According to the team’s ‘sources in the region’, the Islamic State ‘does in fact allow criminals to dig out and steal such antiquities in exchange for a fee‘ and ‘doesn’t mind other people taking antiquities away — at least those antiquities that they don’t think needs to be destroyed straight away’.

But how does that work? In the past, I’ve queried the operation of the al-khums (one-fifth) tithe, and this raises similar questions. The system may genuinely be peculiar but, if so, its peculiarities should be explained (eventually – this team’s been busy enough as it is). Several questions immediately spring to mind:

[I still haven’t had a chance to work my way through all of the material that relates to the NDR/Das Erste documentary, but people are still showing patience and sharing information over Twitter. Last week, Esther Saoub noted that one (or more) Syrian eyewitness(es) had testified that the antiquities trade was financing terrorism.

This morning, she told me that, ‘according to a man from Manbij[,] the local (Jordanian) #IS Emir is digging with teams‘ whom he pays 700 Syrian pounds ($4) each per day. On another occasion, when locals found a Roman mosaic, it was ‘confiscated by #IS and sold to Turkish traders who came to Manbij’. The/an eyewitness from Manbij observed that the Islamic State’s ‘attitude towards #antiquities depends on [the local] emir: [as to whether to] destroy, ignore or sell’. As I said when I looked at the Syrian Heritage Task Force’s findings of the variable tax rates, the organisation might be better conceived of as Islamic States than Islamic State.]

1. Why does the Islamic State have a massive bureaucracy and strict control over the minute details of its subjects’ daily lives, but nonchalantly accept a fee for looting? [As I note after question 2, it may be a matter of practicality.]

2. Why does the Islamic State tax cultural asset transactions at the point of their lowest value, when the objects come out of the ground? (That may be a matter of practicality, either because that’s the easiest way to impose the tax, or because the IS has a symbiotic relationship with established antiquities trafficking gangs.)
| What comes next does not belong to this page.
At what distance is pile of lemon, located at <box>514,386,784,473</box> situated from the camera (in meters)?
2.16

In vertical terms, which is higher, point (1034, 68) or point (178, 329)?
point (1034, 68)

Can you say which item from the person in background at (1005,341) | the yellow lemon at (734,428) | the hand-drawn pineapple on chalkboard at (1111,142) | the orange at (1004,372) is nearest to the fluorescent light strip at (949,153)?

3. Why does the Islamic State pillage other public assets and its victims’ private properties, but permit others to pillage archaeological sites (which might be far more valuable than domestic holdings), especially when it is a regime that is funded by asset theft? [Again, as I note after question 2, it may be a matter of practicality.]

4. Since the Islamic State evidently permits the trade in some ideologically-unacceptable (iconic) cultural goods in return for money, why does it destroy the most valuable ones, on which it would collect the most taxes? [It may be because it would be difficult to hide their hypocritical non-destruction of large iconic objects from the public, or because it is easier for their smuggling networks to traffic small objects.]
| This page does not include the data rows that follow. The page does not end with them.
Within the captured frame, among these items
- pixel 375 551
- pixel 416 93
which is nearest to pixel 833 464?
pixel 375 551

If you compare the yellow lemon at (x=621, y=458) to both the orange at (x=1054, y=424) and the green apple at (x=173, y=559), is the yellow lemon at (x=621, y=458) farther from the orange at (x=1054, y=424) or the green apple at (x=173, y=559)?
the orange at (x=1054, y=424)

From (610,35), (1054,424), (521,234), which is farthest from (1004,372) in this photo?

5. Since the excavators are “professionals” (professional criminals) and pay a flat or stepped tax on their products – since the excavators do not pay higher taxes on more valuable objects – why do they conduct unskilled work and strip-mine the land for low-value commodities?

6. How does the Islamic State determine the value of looted antiquities and levy the 12.5% (or 20% or 50%) tax? Does it have an archaeologist or antiquities trader as assessor and tax collector at each looted site and/or at each transit tax office?

7. Aren’t the expert assessors going to make deals with the looter-smugglers to undervalue the commodities then split the unpaid tax?

8. It has long been public knowledge that armed groups in Syria have been investing in and profiting from the looting and smuggling of antiquities. Even if the Islamic State had somehow remained ignorant of that fact, if it has established a bureaucracy to regulate the antiquities trade, it must have come to appreciate the value of that trade to its revenues. So why hasn’t it formed its own excavation teams and annexed the trade under its control? [As Saoub and the Syrian Heritage Task Force have pointed out, it has (in some places – at least one emir has banned antiquities looting as un-Islamic).]